一种传感器智能数据重构方法及系统。方法包括:S1、判断是否满足数据重构模型投运条件,如果满足数据重构模型投运条件,则进入步骤S2,否则数据重构步骤中止;S2、进行传感器状态检测并判断检测结果是否异常,如果显示检测结果异常,则进入步骤S3,如果显示检测结果正常,则数据重构步骤中止;S3、将步骤S2中得到的检测结果异常传感器的实时测量数据输入数据重构模型得到重构数值。通过依次判断是否满足数据重构模型投运条件、传感器状态检测结果是否异常,将检测结果异常传感器的实时测量数据输入数据重构模型得到重构数值,可在传感器发生快故障后,快速主动识别故障传感器。

Description

一种传感器智能数据重构方法及系统
相关公开的交叉引用
本公开要求在2021年11月17日提交国家知识产权局、申请号为202111360560.4、发明名称为“一种传感器智能数据重构方法及系统”的中国专利申请的优先权,该申请的全部内容通过引用结合在本公开中。
技术领域
本公开属于但不限于数据处理领域,具体地说,涉及一种传感器智能数据重构方法及系统。
背景技术
核电机组的安全可靠运行离不开仪控系统的功能完备,而传感器功能的完好性是仪控系统核电厂运行状态监测、触发自动动作的基础。为提高传感器的可靠性,在现有核电机组设计中,主要采取了“更高鉴定要求”、“硬件冗余配置”和“运维期间的定期试验或视情维修”等3种技术手段。在核电厂中,传感器分为“安全级”和“非安全级”两大类。对于核安全级传感器提出了更高的质保、抗震和鉴定等要求。针对重要传感器,一般还采用了传感器硬件冗余配置的方法,以进一步提高同一测点数据采集功能的可靠性。在运维阶段,针对传感器上可能发生的慢故障,核电厂采用定期试验和视情维修等方式来检查传感器的运行状态是否正常,以尽早识别微小故障,基于预防性的思路来提高传感器的功能的完备性。
尽管采用了多种技术手段提升核电厂传感器的可靠性,但仍难以避免传感器故障(如:突然性的功能丧失)的发生。在传感器故障后,可能导致系统基于错误的机组状态误触发自动动作(如:误动或拒动),威胁机组安全,导致机组运行的鲁棒性仍然不高,部分传感器故障仍需要人员及 时干预。

* 练习说明
请原样引用传感器数据重构节选中从“Description”到“器故障仍需要人员及 时干预。”之间的文字,首尾两处均包括在内。 后附各行与本练习无关。

* 数据摘录
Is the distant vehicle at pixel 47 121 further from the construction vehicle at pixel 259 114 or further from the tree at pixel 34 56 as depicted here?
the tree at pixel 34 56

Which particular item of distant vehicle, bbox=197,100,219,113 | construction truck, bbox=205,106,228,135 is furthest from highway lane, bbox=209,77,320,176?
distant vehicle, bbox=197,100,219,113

* 任务结果
Description

一种传感器智能数据重构方法及系统
相关公开的交叉引用
本公开要求在2021年11月17日提交国家知识产权局、申请号为202111360560.4、发明名称为“一种传感器智能数据重构方法及系统”的中国专利申请的优先权,该申请的全部内容通过引用结合在本公开中。
技术领域
本公开属于但不限于数据处理领域,具体地说,涉及一种传感器智能数据重构方法及系统。
背景技术
核电机组的安全可靠运行离不开仪控系统的功能完备,而传感器功能的完好性是仪控系统核电厂运行状态监测、触发自动动作的基础。为提高传感器的可靠性,在现有核电机组设计中,主要采取了“更高鉴定要求”、“硬件冗余配置”和“运维期间的定期试验或视情维修”等3种技术手段。在核电厂中,传感器分为“安全级”和“非安全级”两大类。对于核安全级传感器提出了更高的质保、抗震和鉴定等要求。针对重要传感器,一般还采用了传感器硬件冗余配置的方法,以进一步提高同一测点数据采集功能的可靠性。在运维阶段,针对传感器上可能发生的慢故障,核电厂采用定期试验和视情维修等方式来检查传感器的运行状态是否正常,以尽早识别微小故障,基于预防性的思路来提高传感器的功能的完备性。
尽管采用了多种技术手段提升核电厂传感器的可靠性,但仍难以避免传感器故障(如:突然性的功能丧失)的发生。在传感器故障后,可能导致系统基于错误的机组状态误触发自动动作(如:误动或拒动),威胁机组安全,导致机组运行的鲁棒性仍然不高,部分传感器故障仍需要人员及 时干预。